21. Kinda

3.9K 488 31
                                    

Sejujurnya aku tidak perlu menahan diri untuk tidak bicara dengan Bona.

Tapi aku masih penasaran apa yang ia pikirkan sampai menjauhiku seperti ini.

Dia memang terlihat seperti biasanya, baik-baik saja dan tetap tersenyum ceria, tapi aku tidak. Aku merasa seperti kehilangan sesuatu.

Bahkan ketika pembelajaran, dia yang duduk sebangku denganku tidak menganggapku ada di sampingnya. Dia menganggapku seperti hantu yang tak nampak di penglihatan.

Karena tidak bisa diperlakukan seperti ini terus, aku membawa Bona ke belakang sekolah untuk berbicara empat mata dengannya. Aku sudah tidak tahan lagi. Jadi biarkan aku melakukan sesuatu.

"Apa, sih?" Tanyanya menepis tanganku secara kasar.

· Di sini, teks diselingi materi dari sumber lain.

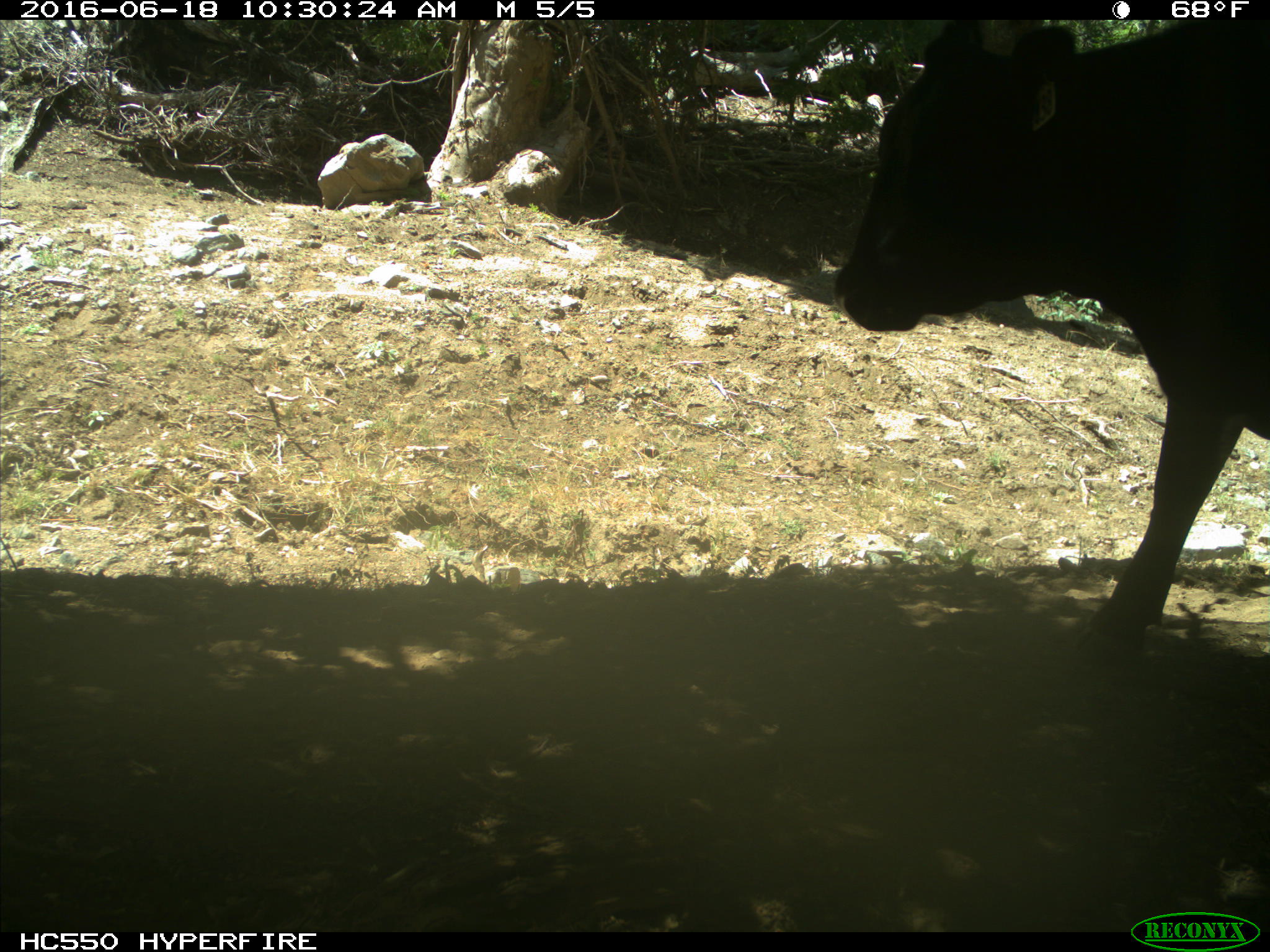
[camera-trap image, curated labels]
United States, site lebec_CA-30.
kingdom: Animalia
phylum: Chordata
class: Mammalia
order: Artiodactyla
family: Bovidae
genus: Bos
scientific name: Bos taurus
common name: domestic cow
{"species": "Bos taurus (domestic cow)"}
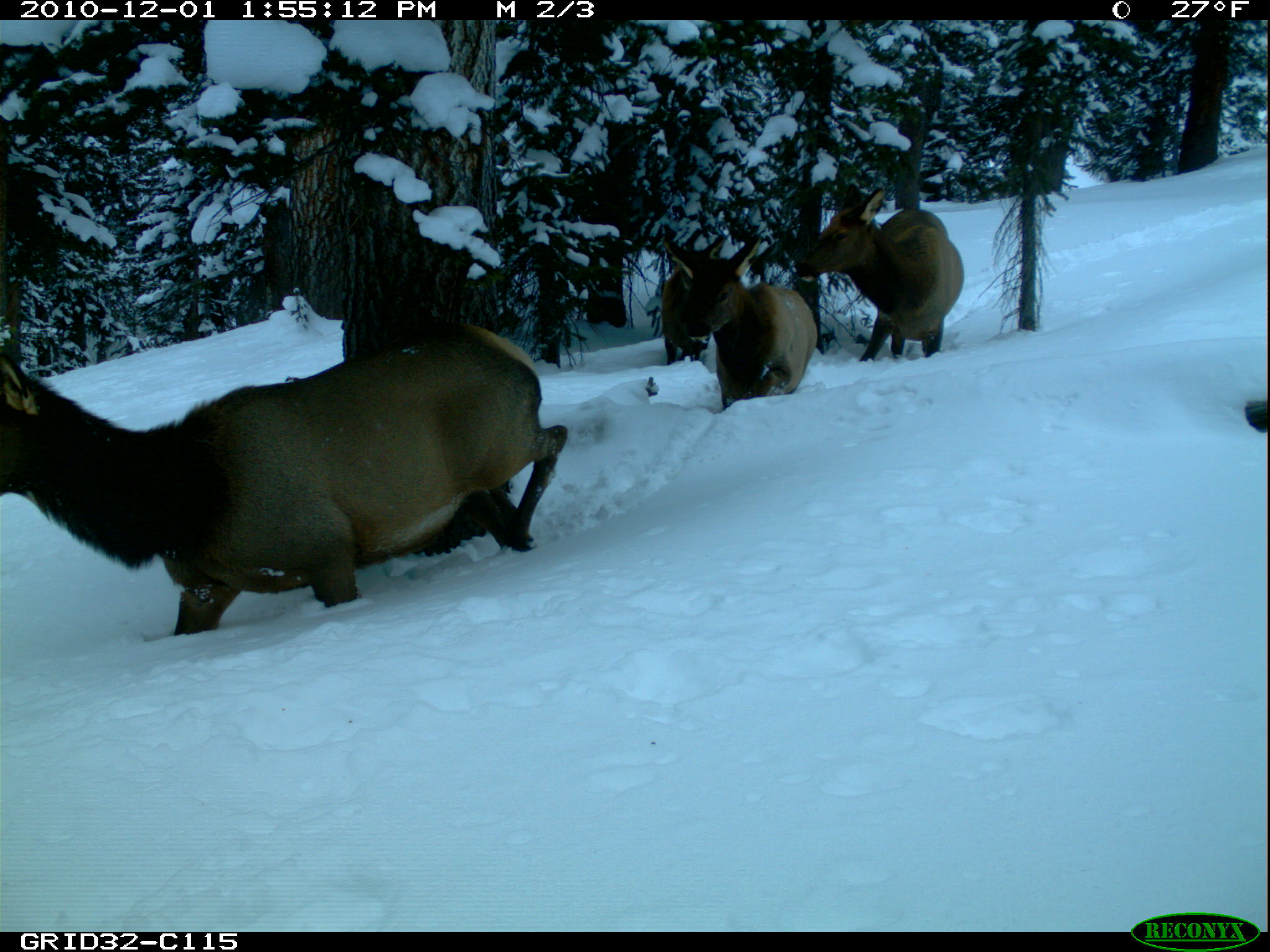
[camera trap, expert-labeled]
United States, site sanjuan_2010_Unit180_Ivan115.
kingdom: Animalia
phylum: Chordata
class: Mammalia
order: Artiodactyla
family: Cervidae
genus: Cervus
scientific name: Cervus elaphus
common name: red deer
Cervus elaphus (red deer).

Kugigit bibirku sekilas dan menghela kecil. Lalu aku berbalik dan menatap kedua matanya. "Kita perlu bicara."

"Aku tidak mau."

Sebelum ia benar-benar berbalik, aku langsung menahan lengannya. "Bona-yah, jebal. Ayo selesaikan sekarang. Aku sungguh tidak nyaman dengan acara saling jauh-jauhan ini." (Kumohon.)

Bona mendesah berlebihan, lalu kembali menepis tanganku secara kasar. Ia memandangku dengan kesan sinis.

"Kalau begitu, enyahlah."

Seketika hatiku mencelos. Pertama kalinya aku mendengar kata itu terlontar darinya. Terlebih itu diucapkan dengan sangat serius dan sungguh-sungguh.

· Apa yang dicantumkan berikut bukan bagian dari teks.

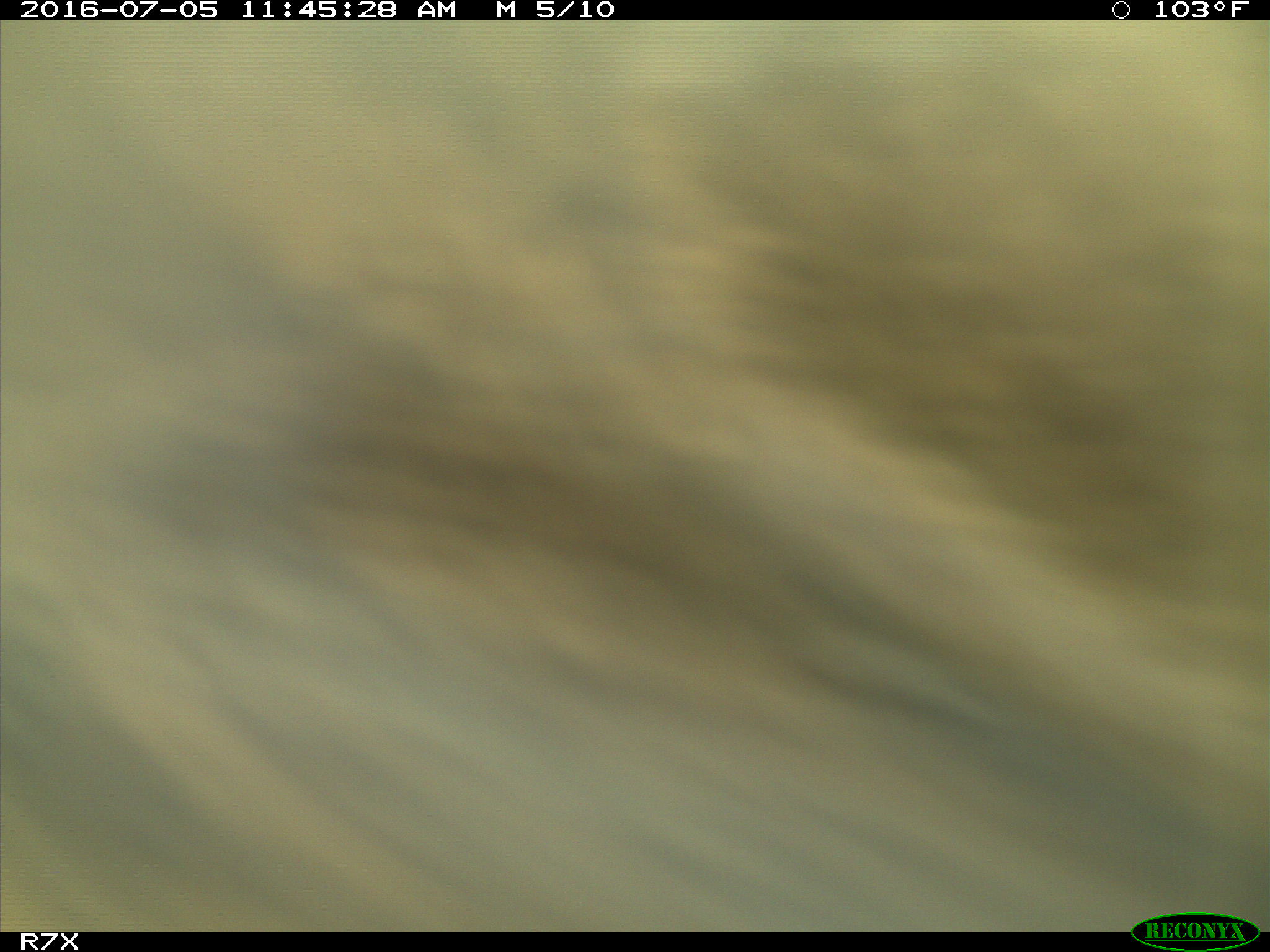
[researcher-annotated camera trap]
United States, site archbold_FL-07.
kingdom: Animalia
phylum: Chordata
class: Mammalia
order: Artiodactyla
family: Bovidae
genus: Bos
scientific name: Bos taurus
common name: domestic cow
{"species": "Bos taurus (domestic cow)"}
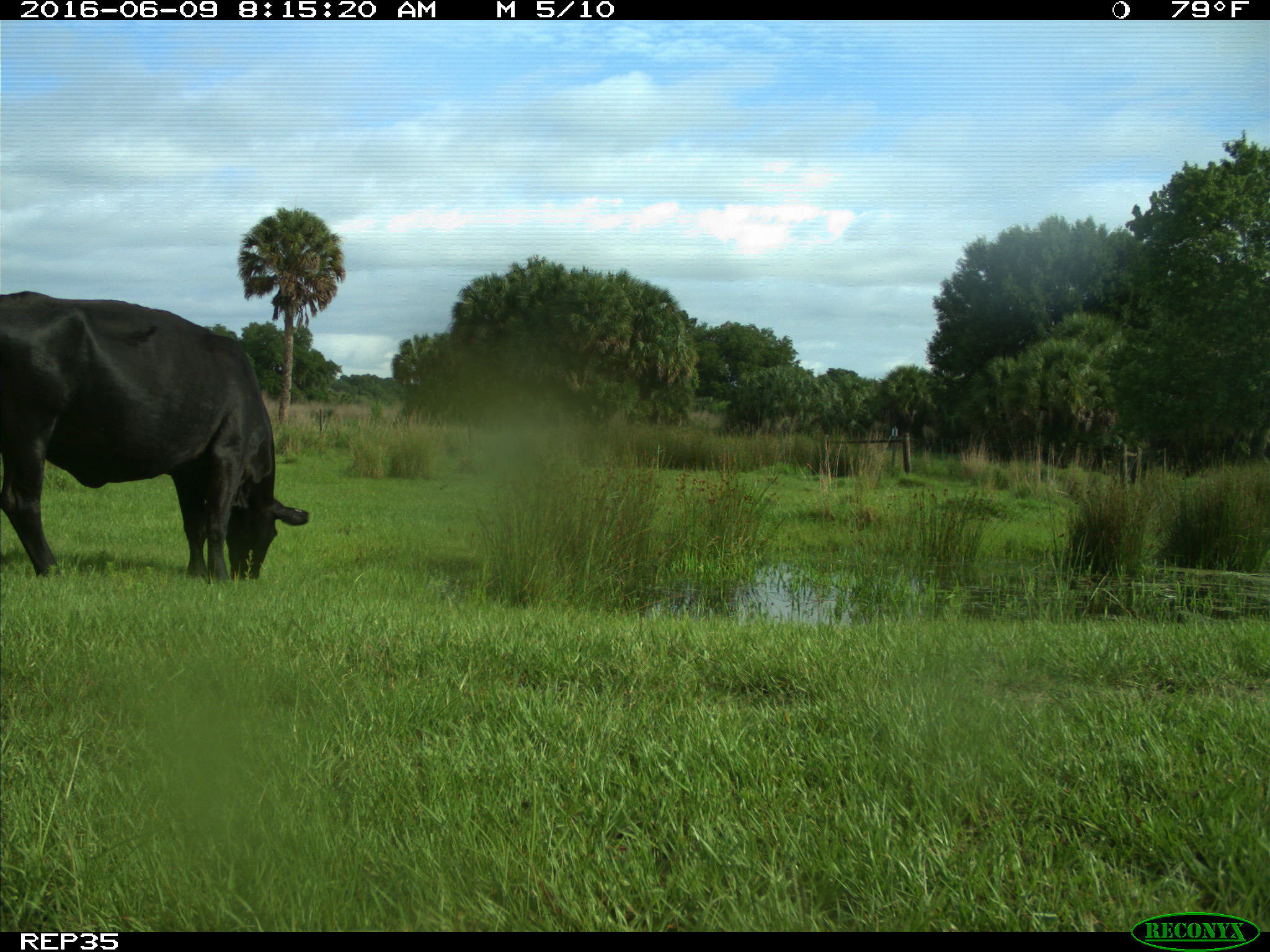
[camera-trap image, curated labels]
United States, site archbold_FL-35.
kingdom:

Lalu, tanpa mengatakan apa-apa lagi, ia beranjak kembali masuk ke dalam gedung sekolah. Meninggalkan diriku yang masih bingung akan sikapnya.

"Ada apa dengannya?"

#

Gadis itu menyapu pandangannya ke sekeliling, memastikan suasana aman. Tidak ada banyak orang, hanya beberapa saja. Setelah yakin, ia membuka pintu itu dan masuk ke dalam.

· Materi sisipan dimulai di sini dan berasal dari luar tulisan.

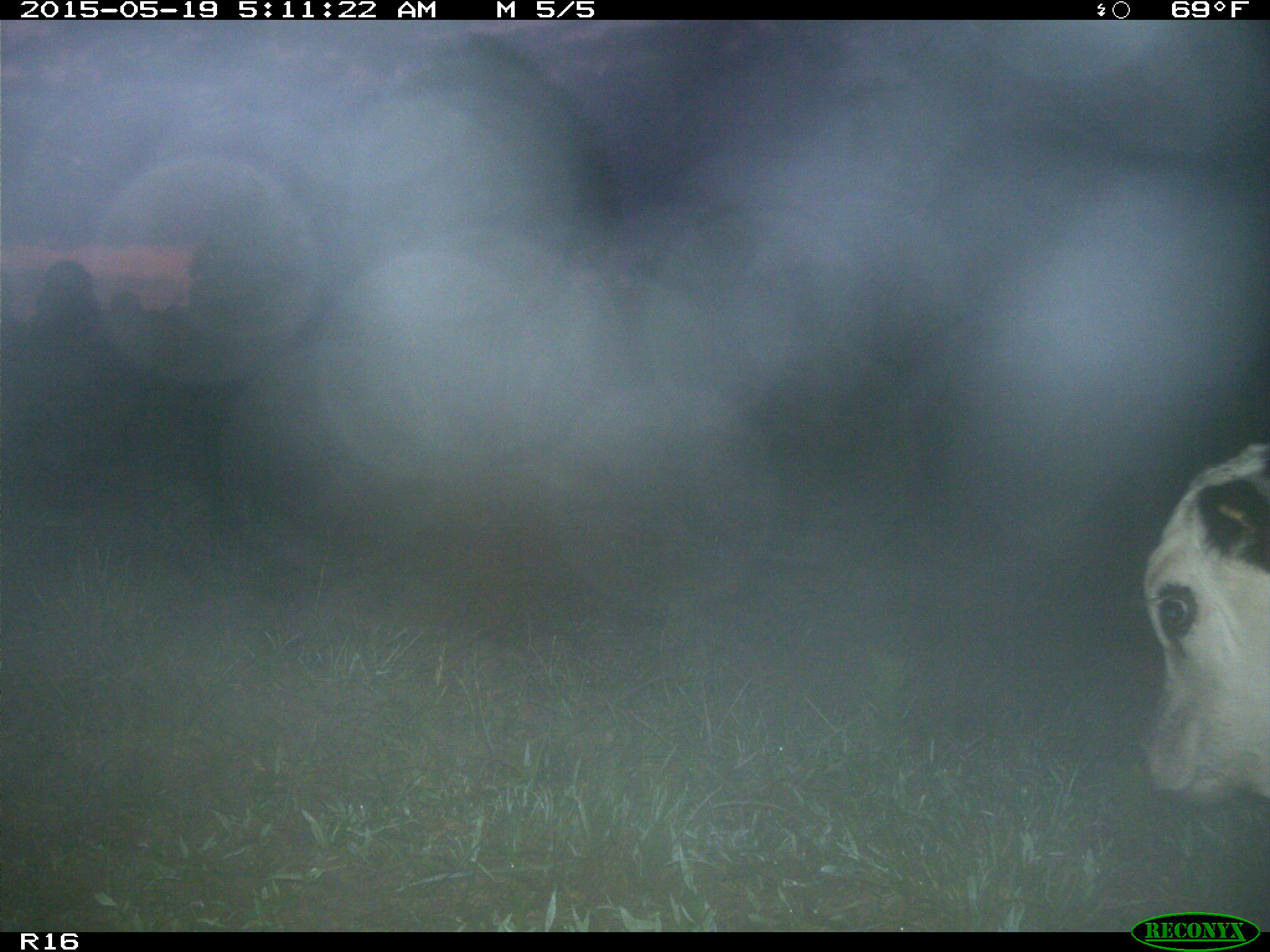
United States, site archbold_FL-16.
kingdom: Animalia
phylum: Chordata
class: Mammalia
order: Artiodactyla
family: Bovidae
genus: Bos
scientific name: Bos taurus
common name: domestic cow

Sama halnya di luar, di dalam sana juga tidak ada orang. Sangat sunyi dan sepertinya aman untuknya.

Dia tersenyum sedikit sebelum melangkah menghampiri lift. Ditekannya tombol itu dan menunggu. Beberapa detik setelahnya, pintu terbuka.

"Kuharap dia tidak ada," gumamnya sebelum melangkah masuk ke dalam.

Jarinya menekan salah satu tombol di dinding dan kembali menunggu. Dalam hati, ia memanjat doa berulang-berulang, berharap orang itu tidak ada dan ia bisa melakukan aksinya dengan lancar tanpa halangan.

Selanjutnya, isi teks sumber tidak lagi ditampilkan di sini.